Transform Text to Speech Effortlessly with ttsds/xtts_1 Cognitive Actions

22 Apr 2025
Transform Text to Speech Effortlessly with ttsds/xtts_1 Cognitive Actions

In today’s digital landscape, the ability to convert text into speech can enhance user experiences significantly, whether for accessibility, content consumption, or interactive applications. The ttsds/xtts_1 spec provides a powerful set of Cognitive Actions that enable developers to integrate text-to-speech capabilities seamlessly into their applications. With the "Synthesize Speech from Text" action, you can transform written content into spoken word using various languages and speaker tones, making your applications more engaging.

Prerequisites

Before diving into the integration of Cognitive Actions, ensure you have:

  • An API key for the Cognitive Actions platform to authenticate your requests.
  • Basic knowledge of JSON structure as the input and output will be in this format.

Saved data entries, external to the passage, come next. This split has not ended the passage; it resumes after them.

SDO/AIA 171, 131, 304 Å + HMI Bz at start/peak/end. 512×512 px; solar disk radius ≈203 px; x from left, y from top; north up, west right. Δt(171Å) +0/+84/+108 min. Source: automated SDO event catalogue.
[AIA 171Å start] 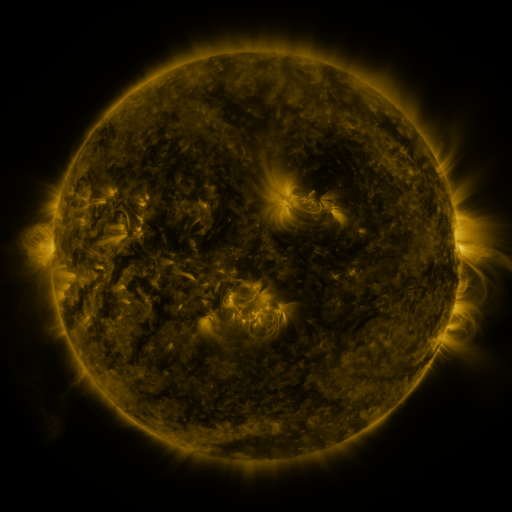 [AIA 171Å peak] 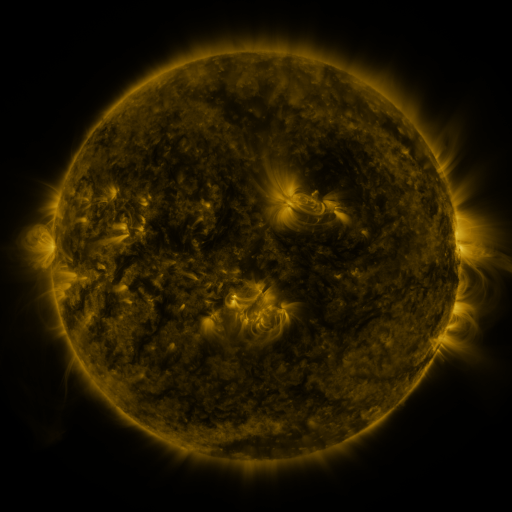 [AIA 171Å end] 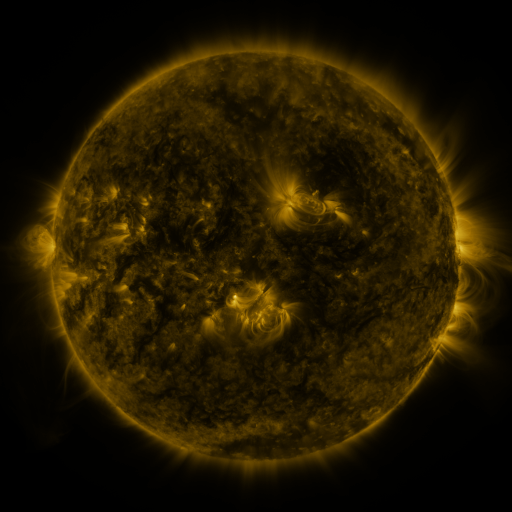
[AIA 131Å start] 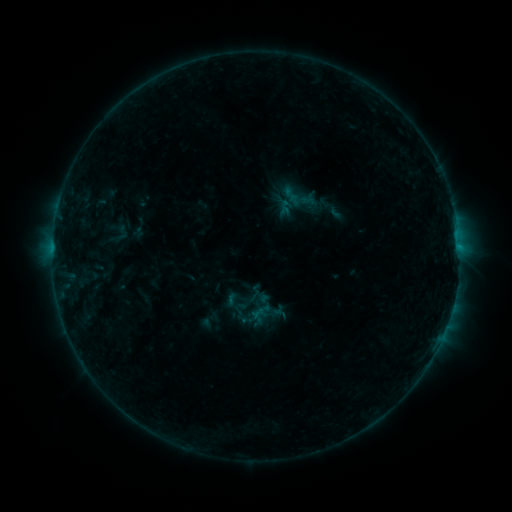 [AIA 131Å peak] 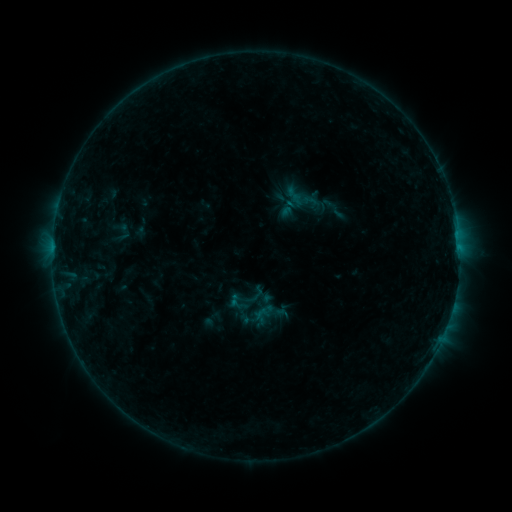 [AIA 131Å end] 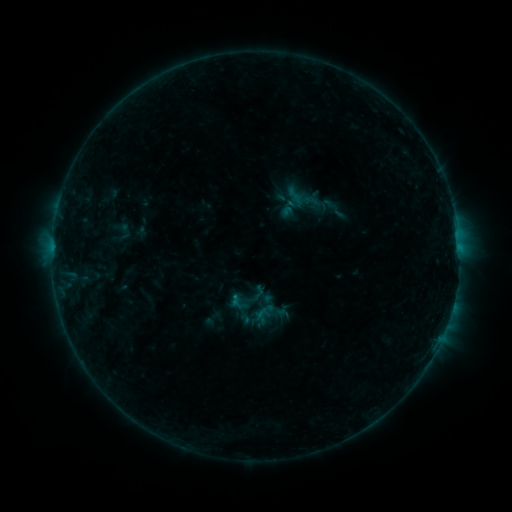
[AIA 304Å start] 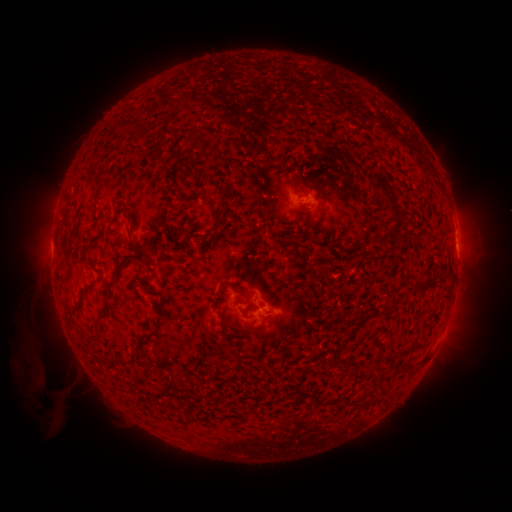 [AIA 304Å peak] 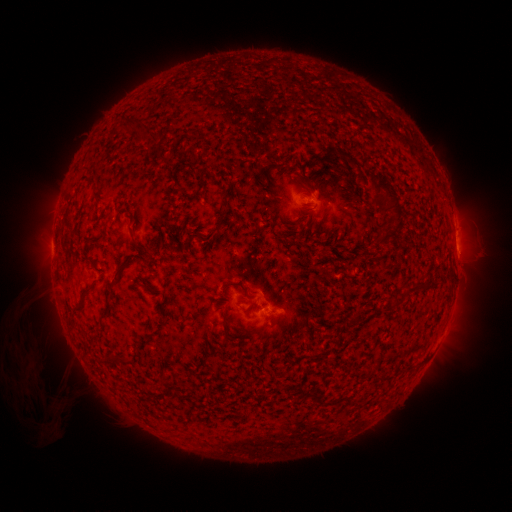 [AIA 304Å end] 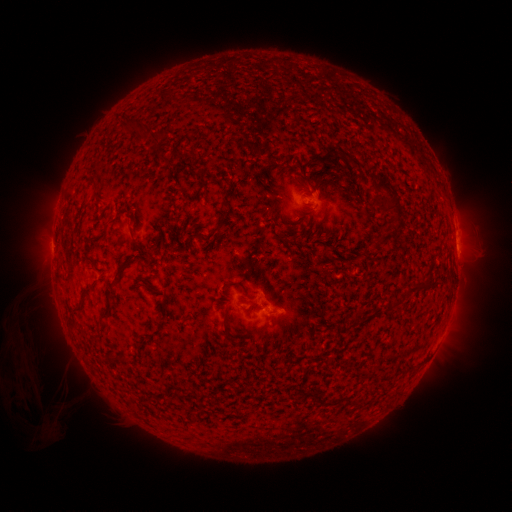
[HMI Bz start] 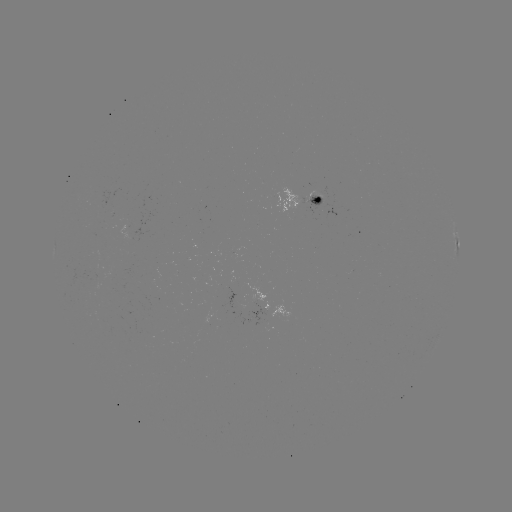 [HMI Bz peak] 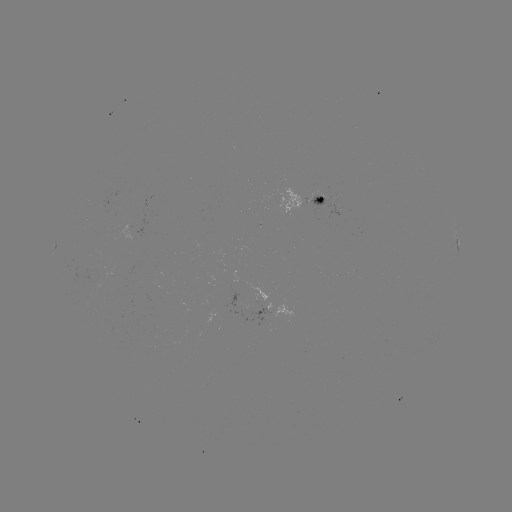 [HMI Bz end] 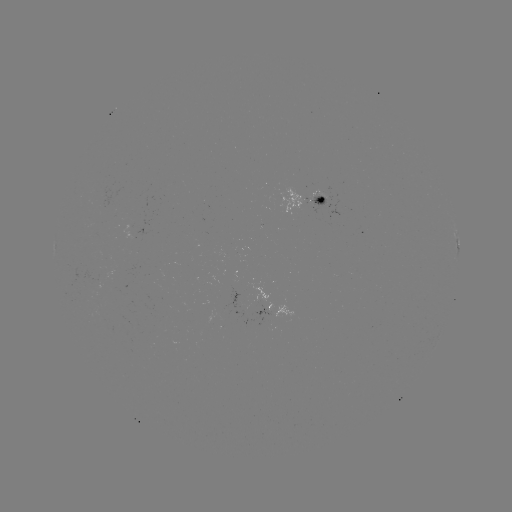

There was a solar emerging-flux region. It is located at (250, 300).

Authentication typically involves including your API key in the request headers, which allows secure access to the service.

Cognitive Actions Overview

Synthesize Speech from Text

Description: This action converts text into speech using a specified speaker reference and language. It supports a variety of languages and allows developers to customize the synthesized voice, providing a flexible solution for diverse applications.

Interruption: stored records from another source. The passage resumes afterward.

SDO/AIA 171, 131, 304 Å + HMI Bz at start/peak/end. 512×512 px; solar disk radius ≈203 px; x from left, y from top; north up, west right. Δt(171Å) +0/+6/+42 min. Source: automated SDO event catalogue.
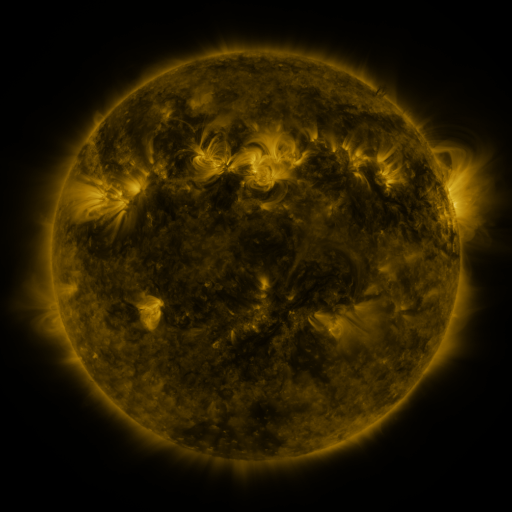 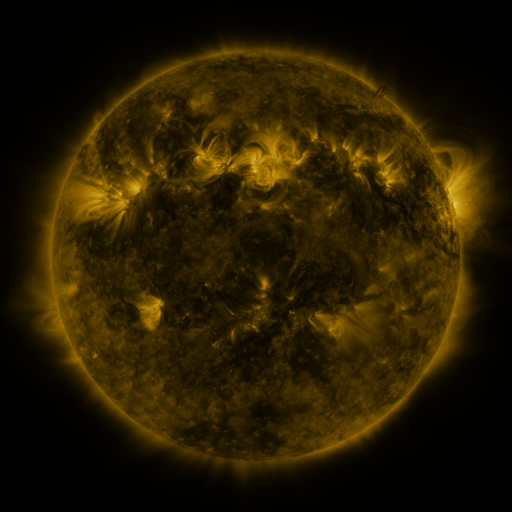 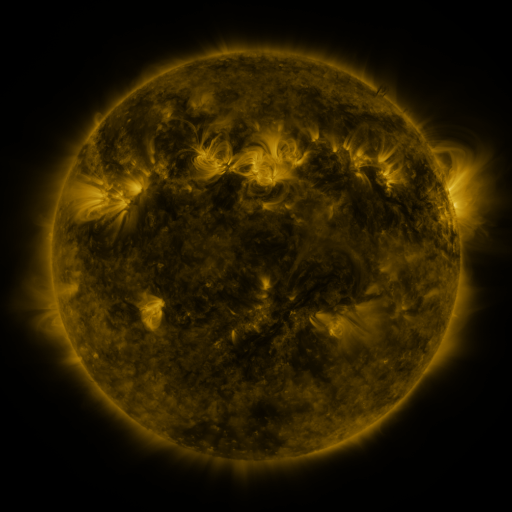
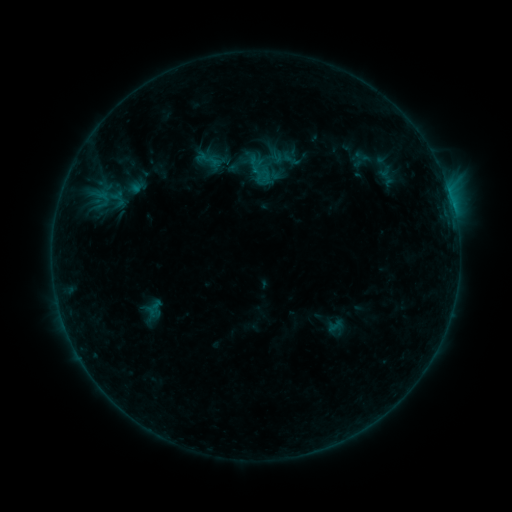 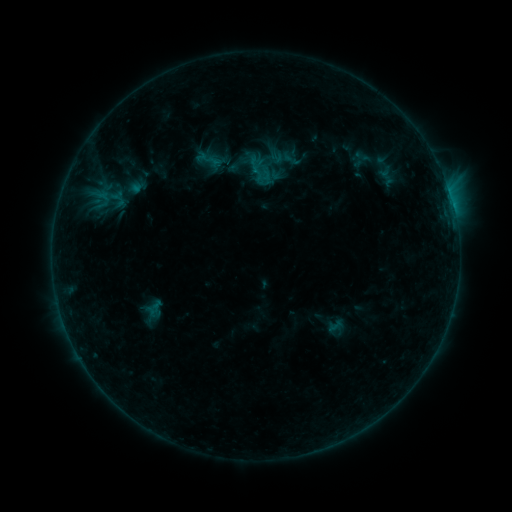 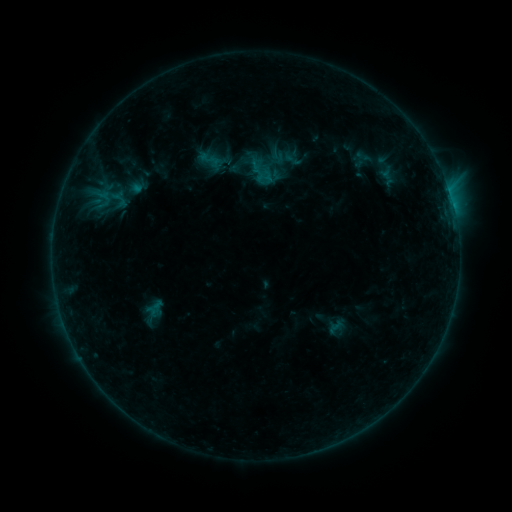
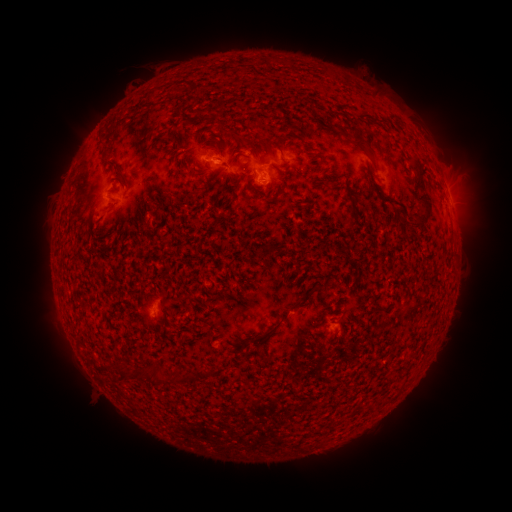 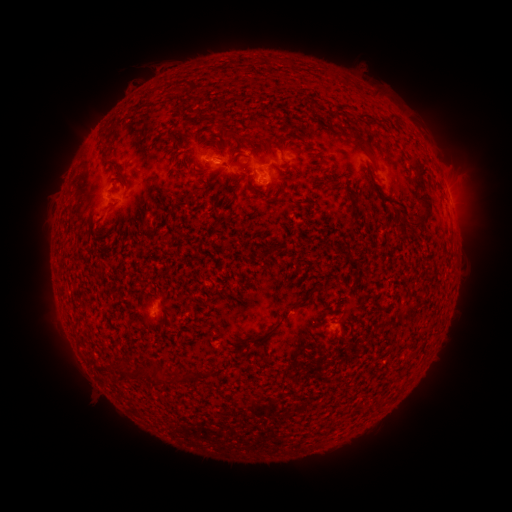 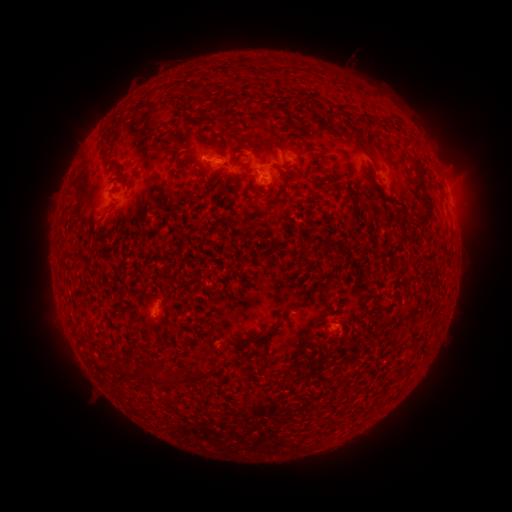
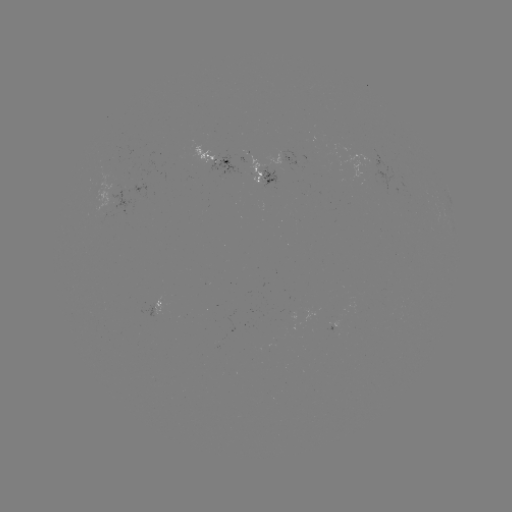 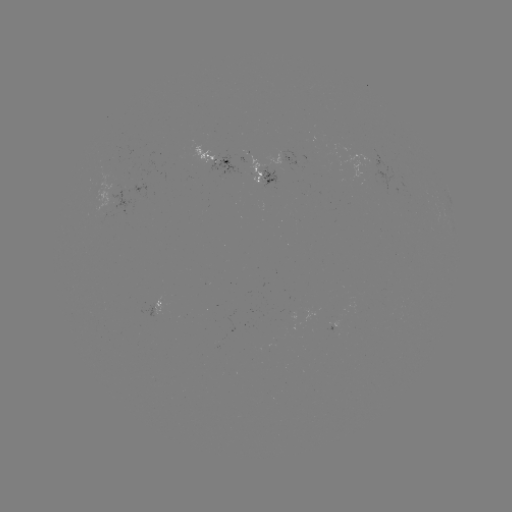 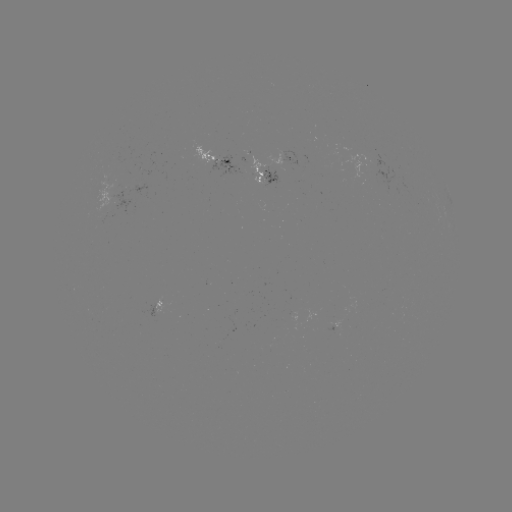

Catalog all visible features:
emerging-flux region: (279, 156)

  • Category: Text-to-Speech

Input

The input for this action is structured as follows:

{
  "text": "With tenure, Suzie'd have all the more leisure for yachting, but her publications are no good.",
  "language": "en",
  "speakerReference": "https://replicate.delivery/pbxt/MNFXdPaUPOwYCZjZM4azsymbzE2TCV2WJXfGpeV2DrFWaSq8/example_en.wav"
}

Required Fields:

  • text: The content you wish to synthesize into speech.
  • speakerReference: A URI that points to the audio file guiding the synthesis.

Optional Fields:

  • language: The language code for the text (default is "en" for English).

Output

Upon successful execution, the action returns a URL pointing to the audio file of the synthesized speech. For example:

"https://assets.cognitiveactions.com/invocations/9d85fab9-3515-4daf-b43f-27b0ed15960c/4e6afd9d-e583-4ea3-bd8a-3675acedd122.wav"

This URL can be used to play or download the synthesized speech.

Conceptual Usage Example (Python)

Here’s how you might call the Synthesize Speech from Text action using Python:

import requests
import json

# Replace with your Cognitive Actions API key and endpoint
COGNITIVE_ACTIONS_API_KEY = "YOUR_COGNITIVE_ACTIONS_API_KEY"
COGNITIVE_ACTIONS_EXECUTE_URL = "https://api.cognitiveactions.com/actions/execute" # Hypothetical endpoint

action_id = "0ce97daa-4ea3-4316-b699-12f07e9e8e4f"  # Action ID for Synthesize Speech from Text

# Construct the input payload based on the action's requirements
payload = {
    "text": "With tenure, Suzie'd have all the more leisure for yachting, but her publications are no good.",
    "language": "en",
    "speakerReference": "https://replicate.delivery/pbxt/MNFXdPaUPOwYCZjZM4azsymbzE2TCV2WJXfGpeV2DrFWaSq8/example_en.wav"
}

headers = {
    "Authorization": f"Bearer {COGNITIVE_ACTIONS_API_KEY}",
    "Content-Type": "application/json"
}

try:
    response = requests.post(
        COGNITIVE_ACTIONS_EXECUTE_URL,
        headers=headers,
        json={"action_id": action_id, "inputs": payload}  # Hypothetical structure
    )
    response.raise_for_status()  # Raise an exception for bad status codes (4xx or 5xx)

    result = response.json()
    print("Action executed successfully:")
    print(json.dumps(result, indent=2))

except requests.exceptions.RequestException as e:
    print(f"Error executing action {action_id}: {e}")
    if e.response is not None:
        print(f"Response status: {e.response.status_code}")
        try:
            print(f"Response body: {e.response.json()}")
        except json.JSONDecodeError:
            print(f"Response body: {e.response.text}")

In this snippet, replace the placeholders with your actual API key and endpoint. The payload variable is structured according to the requirements of the action, ensuring that the necessary fields are provided.

Conclusion

The ttsds/xtts_1 Cognitive Actions, particularly the Synthesize Speech from Text, offer developers a robust way to convert text into natural-sounding speech across multiple languages and speakers. By leveraging these actions, you can significantly enhance user interactions within your applications, making content more accessible and engaging.

Explore these capabilities further and consider how they can fit into your next project!